The conductor dedicates approximately seventy percent of their energy to their primary area and thirty percent across supporting areas. Conductors handle strategy, judgment, relationships, ethics, and accountability. AI agents handle volume, consistency, monitoring, reporting, and automation. Each conductor holds a KERI Autonomous Identifier (AID) with an ACDC role credential, and AI agents operate under KERI-delegated AIDs with scoped, time-limited authority.
The conductor metaphor is precise and deliberate. An orchestral conductor does not play every instrument; they interpret the score, set tempo and dynamics, make real-time adjustments based on what they hear, and ensure the ensemble produces a coherent whole. Similarly, a Level 3 human conductor does not make every decision — they define the score (strategy), set the tempo (priorities), adjust dynamics (resource allocation and risk tolerance), and ensure the ensemble of AI agents produces outcomes aligned with the organisation’s values.

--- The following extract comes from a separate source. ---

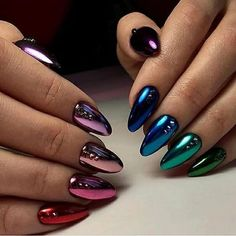 Metallic nail art designs provide the source of fashion. We all know now that metallic nails are shiny and fashionable and stylish. Silver metallic will enhance your overall appearance. These silver metallic nails are sure to be eye catching. Crome Nails, Metallic Nails, Gradient Nails, Gold Nails, Glitter Nails, Glitter Art, Glam And Glitter, Galaxy Nails, Nagellack Design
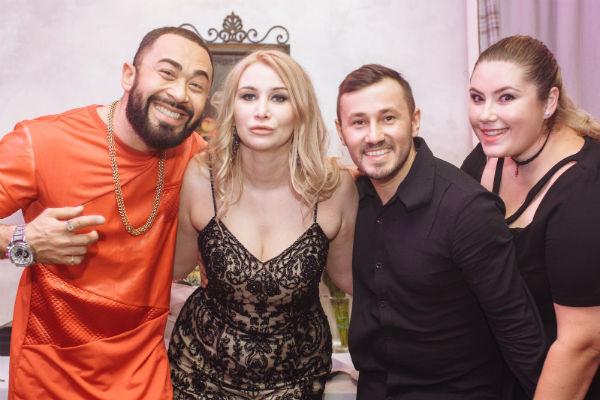 Организатор свадьбы и продюсер Диана Бичарова с рэпером Алексом Кушем и своей помощницей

Critically, the conductor model preserves human agency without requiring human involvement in every operational decision. This is the essential distinction between Level 2 and Level 3: at Level 2, humans are in the decision loop; at Level 3, humans define the loop itself.
3.3 Cryptographic Identity as the Trust Foundation
A Level 3 organisation in which machines execute autonomously requires a trust architecture that is neither centrally administered nor dependent on human gatekeeping at each transaction. The selfdriven Foundation addresses this through KERI (Key Event Receipt Infrastructure) and ACDC (Authentic Chained Data Containers) — a self-sovereign identity stack that provides cryptographic roots of trust, verifiable credentials, and append-only audit trails.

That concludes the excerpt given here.